What is required =>
Records follow. Print exactly the lines from the one that has "Teste de toxicidade em Chlorella vulgaris" through the one that has "ecoute balises detresse epirb 1", inclusive, and omit the pictures.

Material shown =>

[Start of Attachment]

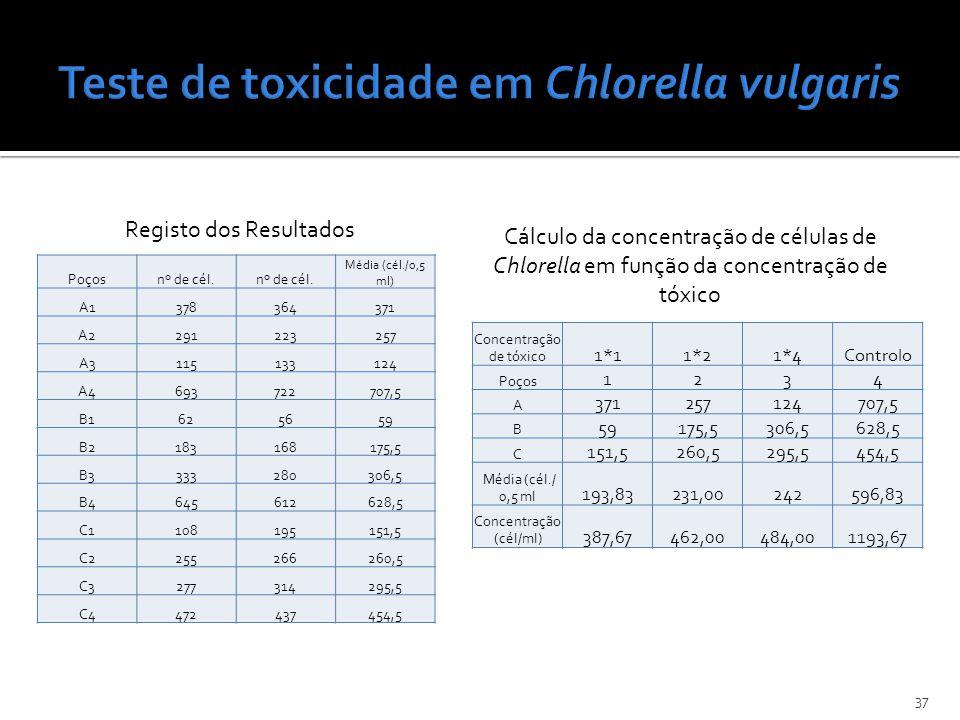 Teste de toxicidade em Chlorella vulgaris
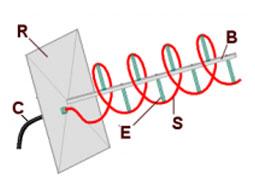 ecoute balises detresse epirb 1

[End of Attachment]
[Start of Attachment]

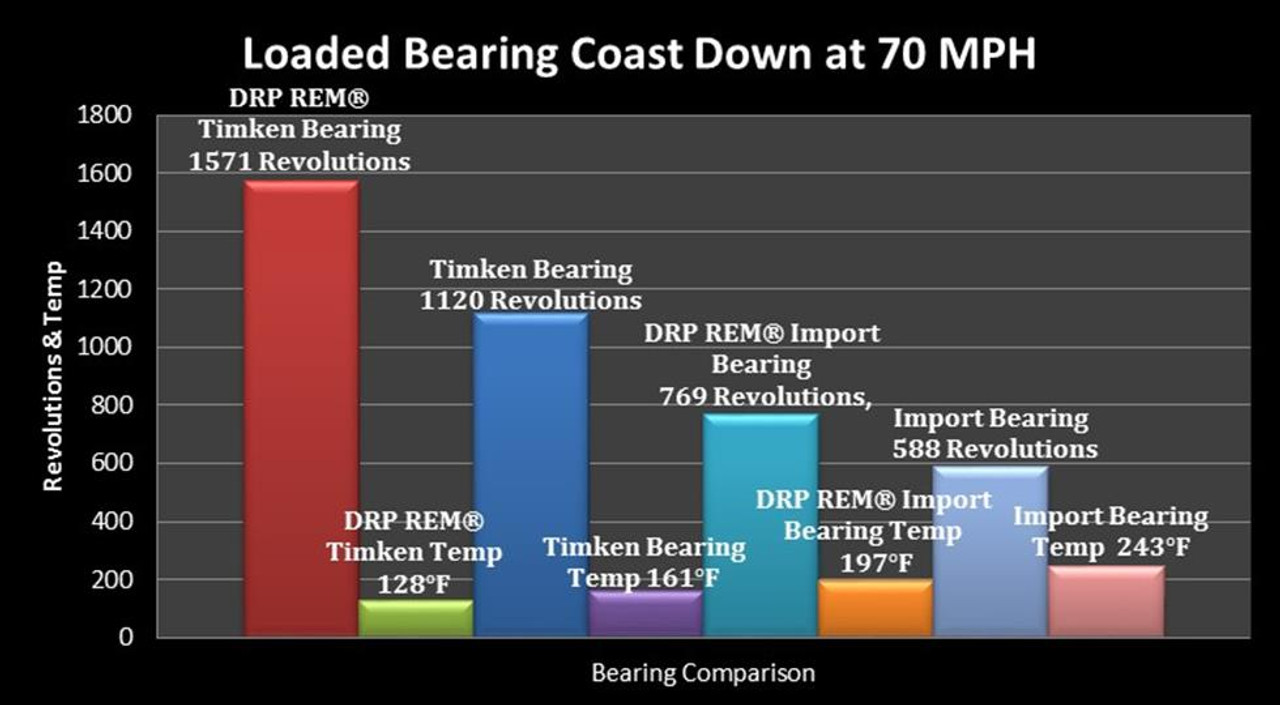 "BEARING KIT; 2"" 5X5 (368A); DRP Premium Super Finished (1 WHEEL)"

[End of Attachment]
[Start of Attachment]

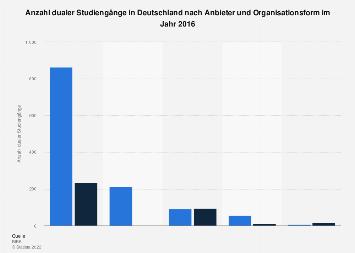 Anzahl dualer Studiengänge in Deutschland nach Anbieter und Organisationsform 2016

[End of Attachment]

Result for this task =>
 Teste de toxicidade em Chlorella vulgaris
 ecoute balises detresse epirb 1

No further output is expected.